#### [Goal 1]
Using the solutions on types of data and statistical displays, answer these:
(a) What type of data are shoe sizes?
(b) Which display suits nominal data, with bars separated by gaps?
(c) Which age group has the highest frequency, and how many guests are in it?
#### [Goal 2]
Reproduce the part of the solutions on types of data and statistical displays that opens with the words containing "Solutions: Types of" and closes with "Countable separate values.".
#### [Goal 3]
Decide whether each statement agrees with the solutions on types of data and statistical displays. Answer yes or no, and quote the words that settle it.
(a) Hair color is treated as ordinal data.
(b) A histogram's bars touch.
(c) The guests add up to 34.

Solutions: Types of Data and Statistical Displays
-
Fluency
-
Discrete — you count pets; only whole number values are possible (0, 1, 2, 3, …)
-
Nominal — hair colour is a named category with no natural ordering (brown is not “greater than” blonde)
-
Continuous — temperature is measured; it can take any value (e.g. 28.4°C, 31.07°C)
-
Ordinal — grades have a natural order (A > B > C > D > E) but the gaps between grades are not necessarily equal
-
Discrete — shoe sizes come in fixed increments (5, 5.5, 6, 6.5, …); you cannot have size 6.3. Countable separate values.
-
Continuous — height is measured; any value is possible (e.g. 182.3 cm, 195.87 cm)
-
Nominal — postcodes are labels/identifiers. Arithmetic on them is meaningless (e.g. 4000 + 4001 ≠ a meaningful postcode).
-
Continuous — time is measured; any positive real value is theoretically possible (e.g. 9.87 s, 12.403 s)
-
-
Fluency
-
Dot plot — discrete data with a small range; shows each value individually
-
Bar chart — nominal (categorical) data; bars separated by gaps to show distinct categories
-
Histogram — continuous numerical data; bars touch to reflect the continuous scale
-
Bar chart (ordered) — ordinal data; bars can be ordered A to E to show the ranking
-
Dot plot or bar chart — discrete with distinct values; a dot plot shows every value, a bar chart shows frequency of each size
-
Histogram or stem-and-leaf plot — continuous data; histogram shows grouped distribution; stem-and-leaf preserves individual values
-
Bar chart — nominal data (postcodes are just labels); a bar chart shows how many observations fall in each postcode
-
Histogram or stem-and-leaf plot — continuous measured data; class intervals group the times; stem-and-leaf (using seconds and tenths) retains precision
-
-
Fluency
-
Total = 3 + 7 + 12 + 8 + 4 = 34 guests
-
The 20–24 age group has the highest frequency (12 guests).

#### [Supplied material]

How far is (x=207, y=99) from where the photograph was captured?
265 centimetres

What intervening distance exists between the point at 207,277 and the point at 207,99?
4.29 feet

#### [Complete response 1]
(a) Discrete
(b) Bar chart
(c) The 20–24 age group, with 12 guests

#### [Complete response 2]
Solutions: Types of Data and Statistical Displays
-
Fluency
-
Discrete — you count pets; only whole number values are possible (0, 1, 2, 3, …)
-
Nominal — hair colour is a named category with no natural ordering (brown is not “greater than” blonde)
-
Continuous — temperature is measured; it can take any value (e.g. 28.4°C, 31.07°C)
-
Ordinal — grades have a natural order (A > B > C > D > E) but the gaps between grades are not necessarily equal
-
Discrete — shoe sizes come in fixed increments (5, 5.5, 6, 6.5, …); you cannot have size 6.3. Countable separate values.

#### [Complete response 3]
(a) No: "Nominal — hair colour is a named category with no natural ordering"
(b) Yes: "bars touch to reflect the continuous scale"
(c) Yes: "Total = 3 + 7 + 12 + 8 + 4 = 34 guests"